勝利をもぎ取った第三部隊の三人は警邏という名の出歯亀をする2
ノア視点の続きです。
副団長と少女が向かったのは、椅子やテーブルが至る所に置かれている休憩専用の広場だった。
その中の一つの席に副団長のエスコートで少女が座り、それが済むや副団長がその場を離れる。
私たちはその様子を、広場をぐるりと囲む植え込みに隠れてじっと窺っていた。
当初私とフィンは副団長の後を追うつもりだったが、それに隊長が難色を示したため、三人で相談し合った結果その場待機となった。
何れ副団長はここに戻ってくるだろうし、何より彼を尾行するのは危険だと判断したからだ。
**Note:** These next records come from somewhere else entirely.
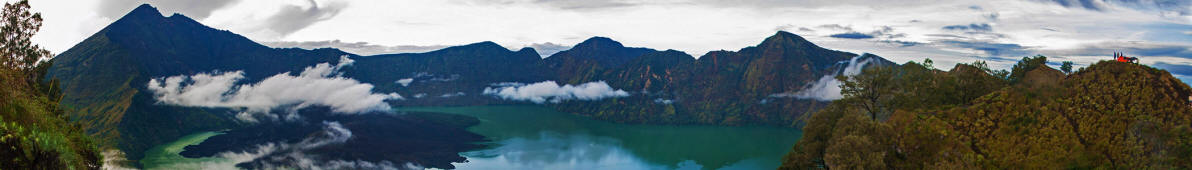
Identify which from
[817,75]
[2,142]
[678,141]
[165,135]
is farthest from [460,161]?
[817,75]

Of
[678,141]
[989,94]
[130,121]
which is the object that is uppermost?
[989,94]

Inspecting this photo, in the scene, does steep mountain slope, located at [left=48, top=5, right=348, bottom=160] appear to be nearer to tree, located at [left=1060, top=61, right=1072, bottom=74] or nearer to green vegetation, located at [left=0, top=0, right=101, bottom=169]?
green vegetation, located at [left=0, top=0, right=101, bottom=169]

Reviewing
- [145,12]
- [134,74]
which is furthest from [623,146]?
[145,12]

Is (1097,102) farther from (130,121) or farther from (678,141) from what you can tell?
(130,121)

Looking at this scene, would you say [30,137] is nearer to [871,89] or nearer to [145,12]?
[871,89]

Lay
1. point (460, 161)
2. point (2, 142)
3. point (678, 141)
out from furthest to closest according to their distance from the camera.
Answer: point (678, 141) → point (460, 161) → point (2, 142)

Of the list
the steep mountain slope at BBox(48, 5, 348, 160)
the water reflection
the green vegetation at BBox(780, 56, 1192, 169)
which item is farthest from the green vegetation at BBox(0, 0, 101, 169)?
the steep mountain slope at BBox(48, 5, 348, 160)

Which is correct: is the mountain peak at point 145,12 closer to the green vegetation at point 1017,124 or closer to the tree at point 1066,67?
the green vegetation at point 1017,124
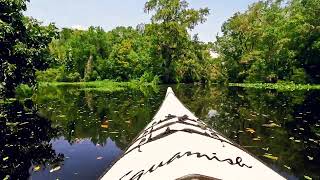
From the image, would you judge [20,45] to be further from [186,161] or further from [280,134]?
[186,161]

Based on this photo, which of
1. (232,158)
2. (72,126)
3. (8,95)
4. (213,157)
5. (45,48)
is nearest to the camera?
(213,157)

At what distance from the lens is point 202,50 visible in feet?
199

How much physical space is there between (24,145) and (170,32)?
45430mm

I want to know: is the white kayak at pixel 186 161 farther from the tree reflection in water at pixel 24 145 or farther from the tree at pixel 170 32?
the tree at pixel 170 32

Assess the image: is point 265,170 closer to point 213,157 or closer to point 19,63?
point 213,157

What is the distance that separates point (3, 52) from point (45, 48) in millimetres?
3013

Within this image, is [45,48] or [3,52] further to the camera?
[45,48]

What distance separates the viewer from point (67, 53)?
65188 mm

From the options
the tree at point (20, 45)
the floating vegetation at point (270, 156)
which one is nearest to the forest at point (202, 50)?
the tree at point (20, 45)

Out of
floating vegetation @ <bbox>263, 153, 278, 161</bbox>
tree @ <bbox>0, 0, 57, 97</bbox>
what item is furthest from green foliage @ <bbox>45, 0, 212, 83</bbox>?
floating vegetation @ <bbox>263, 153, 278, 161</bbox>

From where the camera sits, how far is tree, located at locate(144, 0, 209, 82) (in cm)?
5291

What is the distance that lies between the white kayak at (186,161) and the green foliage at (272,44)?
114 ft

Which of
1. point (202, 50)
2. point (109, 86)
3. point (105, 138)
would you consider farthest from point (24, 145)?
point (202, 50)

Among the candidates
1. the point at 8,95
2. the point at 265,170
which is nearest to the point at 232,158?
the point at 265,170
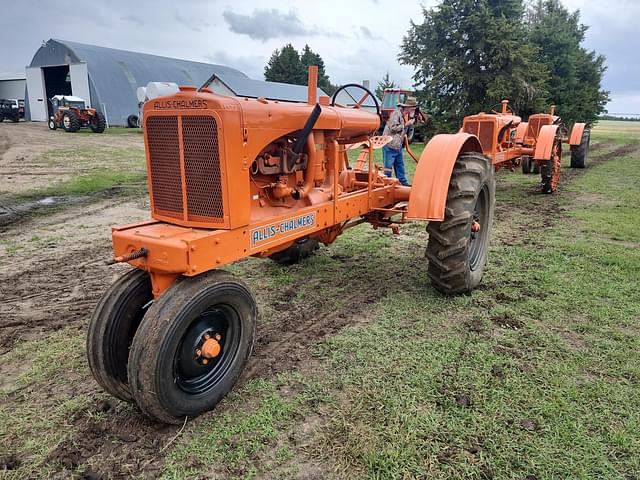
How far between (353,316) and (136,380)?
2.03 m

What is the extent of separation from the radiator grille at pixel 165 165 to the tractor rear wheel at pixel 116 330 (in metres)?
0.45

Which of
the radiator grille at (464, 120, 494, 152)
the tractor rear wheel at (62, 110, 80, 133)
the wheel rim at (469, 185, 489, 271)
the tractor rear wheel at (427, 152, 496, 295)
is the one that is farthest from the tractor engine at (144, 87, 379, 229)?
the tractor rear wheel at (62, 110, 80, 133)

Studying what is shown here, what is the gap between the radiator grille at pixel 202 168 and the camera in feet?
8.98

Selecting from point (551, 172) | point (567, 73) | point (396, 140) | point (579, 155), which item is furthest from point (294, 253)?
point (567, 73)

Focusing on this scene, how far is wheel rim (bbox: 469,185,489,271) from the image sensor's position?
480 cm

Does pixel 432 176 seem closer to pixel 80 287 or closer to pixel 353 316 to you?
pixel 353 316

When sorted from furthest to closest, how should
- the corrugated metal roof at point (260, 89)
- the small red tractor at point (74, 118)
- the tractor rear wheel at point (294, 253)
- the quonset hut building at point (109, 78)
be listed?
the quonset hut building at point (109, 78), the corrugated metal roof at point (260, 89), the small red tractor at point (74, 118), the tractor rear wheel at point (294, 253)

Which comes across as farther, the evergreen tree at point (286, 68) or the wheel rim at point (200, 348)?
the evergreen tree at point (286, 68)

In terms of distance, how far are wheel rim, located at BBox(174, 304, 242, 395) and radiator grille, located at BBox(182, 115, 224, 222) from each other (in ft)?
1.91

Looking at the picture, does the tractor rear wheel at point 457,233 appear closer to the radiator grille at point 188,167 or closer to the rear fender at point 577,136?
the radiator grille at point 188,167

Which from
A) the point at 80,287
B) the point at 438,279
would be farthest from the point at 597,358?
the point at 80,287

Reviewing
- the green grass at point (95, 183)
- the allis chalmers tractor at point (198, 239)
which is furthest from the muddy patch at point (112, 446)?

そんなわけでこの場に留まって少女を見ていると、彼女が不意に立ち上がりそのまま明後日の方向へと歩き出した。
一体何をするつもりなのだろうか。
そう疑問に思っていたら、隣にいた隊長が急に焦り出した。
「あ、やばっ。あんたたち逃げるわよ」
隊長は小声で私たちを急き立てる。
それを受けて私とフィンは首を傾げた。
少女は全然違う場所にいるし、周りを見ても副団長の姿は窺えなかったからである。
「え、なんで?別に見つかったわけじゃないだろう?彼女向こう側歩いているし」
「確かに。見つかったようには見えませんが」
フィンが疑問を呈しそれに私が同意すると、隊長は少しばかり声量を上げて、悲鳴じみた声音で話し出した。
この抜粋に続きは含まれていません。